In Uganda, and other non-OECD member African jurisdictions that have localised the PE concept, a PE is taxed as a separate taxpayer, with attendant registration, filing, and transfer pricing implications and exposure.
Additionally, the changes are likely to expose MNEs to other non-tax compliance costs. A single remote employee triggers mandatory, immediate requirements for PAYE, local social security contributions (NSSF), and adherence to local labour laws.
A single remote employee might also trigger mandatory TP documentation to justify the profit split. For a startup, these are high-costs, and the non-scalable professional services fees to be incurred significantly add to operational expenses and erodes a Start-ups’ cash runway.
Redesign of remote working business models might be necessary.
The update effectively signals the end of unrestricted “work from anywhere” arrangements. It might therefore become necessary to undertake business model redesigns alongside tax strategy planning to take into account the change of circumstances.
Enterprises might also need to embark upon a redesign of expansion and market-entry strategies including, centralising remote work into recognised BPO hubs, adopting formal Employer-of-Record (EOR) structures and outsourcing functions to local independent service providers.
Positives for Tax Administration: Combating Tax Avoidance by MNEs
Multinational enterprises have increasingly avoided physical offices while deploying employees into cross-border markets and booking profits in other jurisdictions through digital and remote work tools, while avoiding paying their fair share. The update directly addresses this behaviour by decoupling the permanent establishment concept from leased premises and re-linking it to economic presence through people.
For African tax administrations, including the Uganda Revenue Authority, this might represent a potent anti-avoidance tool, particularly in consulting, IT services, fintech, professional services, and digital services taxation generally.
The update aligns squarely with the OECD’s BEPS actions points relating to value creation principles and taxation rights: That is, Where value is created, where customer relationships are cultivated, where contracts are managed or supported, and where services are delivered in real time, taxing rights should follow.
Conclusion
From a tax policy perspective, the 2025 OECD update represents a necessary and overdue modernisation of the PE concept, aligned with value creation and effectively addressing artificial permanent establishment avoidance.

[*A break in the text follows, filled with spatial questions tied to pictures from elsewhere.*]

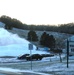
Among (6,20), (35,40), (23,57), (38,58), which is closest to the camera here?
(38,58)

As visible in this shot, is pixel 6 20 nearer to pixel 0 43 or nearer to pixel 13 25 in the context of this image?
pixel 13 25

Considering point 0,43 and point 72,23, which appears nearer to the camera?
point 0,43

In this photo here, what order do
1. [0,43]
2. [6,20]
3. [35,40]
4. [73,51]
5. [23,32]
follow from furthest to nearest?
1. [6,20]
2. [23,32]
3. [35,40]
4. [0,43]
5. [73,51]

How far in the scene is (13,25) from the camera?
183 m

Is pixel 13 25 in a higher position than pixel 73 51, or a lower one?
higher

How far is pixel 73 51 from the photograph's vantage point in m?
72.9

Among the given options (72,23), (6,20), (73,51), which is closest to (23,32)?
(6,20)

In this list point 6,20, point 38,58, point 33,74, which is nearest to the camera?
point 33,74

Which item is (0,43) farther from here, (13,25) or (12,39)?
(13,25)

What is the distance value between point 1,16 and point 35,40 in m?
52.2

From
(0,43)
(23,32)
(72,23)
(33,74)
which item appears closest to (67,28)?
(72,23)

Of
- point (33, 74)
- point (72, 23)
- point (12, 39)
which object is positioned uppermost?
point (72, 23)

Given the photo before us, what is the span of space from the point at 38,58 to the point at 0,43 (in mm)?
56883

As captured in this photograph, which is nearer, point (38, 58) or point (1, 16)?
point (38, 58)
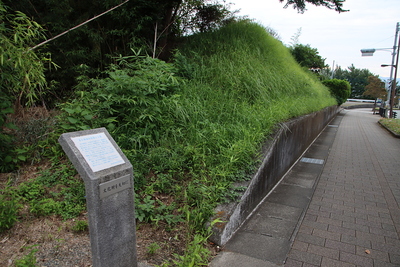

This is bearing in mind that the digital economy has by and large replaced brick and mortar locus-in-quo commercial presence in many sectors and services are delivered digitally, with offices only being optional.
The update quietly but fundamentally redefines international taxation as far as cross-border scaling is concerned, transforming human capital into the new permanent establishment.
From a governance perspective, it increases cross-border trade complexity, by elevating human resource decisions into tax risk decisions, and from a commercial perspective, it penalises informal and yet agile expansion models that are used by young businesses to scale. This might lead to unintended consequences which are beyond the scope of this opinion.
This evolution places permanent establishments squarely at the intersection of tax policy, human capital deployment, payroll systems, and cross-border workforce management, a nexus that multinational enterprises operating in or into Uganda and the East Africa market can no longer afford to ignore.